Writing workshops is a good way to expand one’s interest and I intend to spend time in more workshops next year. This helps me increase my meta cognition on writing. I have read a lot on meta cognition since reading that article in Poets & Writers. In fact, mind mapping is an act of meta cognition because it’s a meta model of one’s thinking. To be able to act or change or improve one’s thinking due to the exercise of meta cognition is the goal. Similarly one should develop meta models on writing and that’s the purpose of attending workshops. One’s learning experience and thinking skills are improved though I am still working out my writing meta models. I hope to replicate my success in public speaking brought about by attending Toastmasters. Hence, attending writing workshops, literary readings and learning more about writing via books or magazines like Poet & Writers is my strategy (or is it tragedy)?
But the only way is to write and I now have a plan. One has achieved a level of confidence and experience and age plus diminishing years that there is really no other choice.
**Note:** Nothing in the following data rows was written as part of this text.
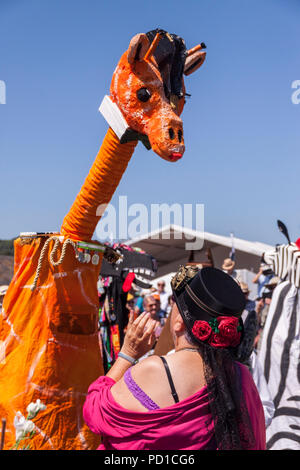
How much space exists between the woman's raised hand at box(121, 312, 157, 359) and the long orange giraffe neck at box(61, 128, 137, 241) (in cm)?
99

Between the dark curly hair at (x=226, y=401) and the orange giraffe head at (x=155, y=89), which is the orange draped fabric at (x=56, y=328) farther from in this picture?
the dark curly hair at (x=226, y=401)

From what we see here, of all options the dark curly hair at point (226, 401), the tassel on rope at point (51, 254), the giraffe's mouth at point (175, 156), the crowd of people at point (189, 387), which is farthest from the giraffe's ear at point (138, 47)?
the dark curly hair at point (226, 401)

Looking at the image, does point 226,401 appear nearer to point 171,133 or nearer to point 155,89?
point 171,133

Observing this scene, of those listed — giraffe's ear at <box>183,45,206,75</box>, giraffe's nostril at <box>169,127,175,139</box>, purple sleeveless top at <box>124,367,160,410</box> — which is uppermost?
giraffe's ear at <box>183,45,206,75</box>

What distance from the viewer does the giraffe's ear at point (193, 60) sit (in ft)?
9.43

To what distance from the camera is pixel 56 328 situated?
9.26 ft

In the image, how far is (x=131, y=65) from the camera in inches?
104

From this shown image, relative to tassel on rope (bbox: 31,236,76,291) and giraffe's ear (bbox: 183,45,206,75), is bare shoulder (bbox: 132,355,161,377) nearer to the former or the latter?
tassel on rope (bbox: 31,236,76,291)

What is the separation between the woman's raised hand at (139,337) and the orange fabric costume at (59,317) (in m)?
0.90

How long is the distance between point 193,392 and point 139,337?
13.1 inches

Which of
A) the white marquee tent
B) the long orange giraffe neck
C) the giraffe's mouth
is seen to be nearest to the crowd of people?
the giraffe's mouth

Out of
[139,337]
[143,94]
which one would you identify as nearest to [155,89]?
[143,94]

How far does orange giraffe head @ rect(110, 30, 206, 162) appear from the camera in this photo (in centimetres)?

It’s really a simple game and one will try a combination of dictation, ‘natural writing techniques’, software tools like Novel Writer and yWriter to get started. Last night I seemed to have an epiphany thinking that there is no journey in life. Life is not really a series of steps following a plan to achieve a goal. It’s only the here and now that is important. Perhaps I was influenced by a line by the main character in ‘Wise Blood’ Hazel Motes. He said something about one’s past, present and future. It had a charming truth that escapes me at this moment when I write these words. It sounded funny especially since he is a so-called preacher from the Church of Christ without Christ.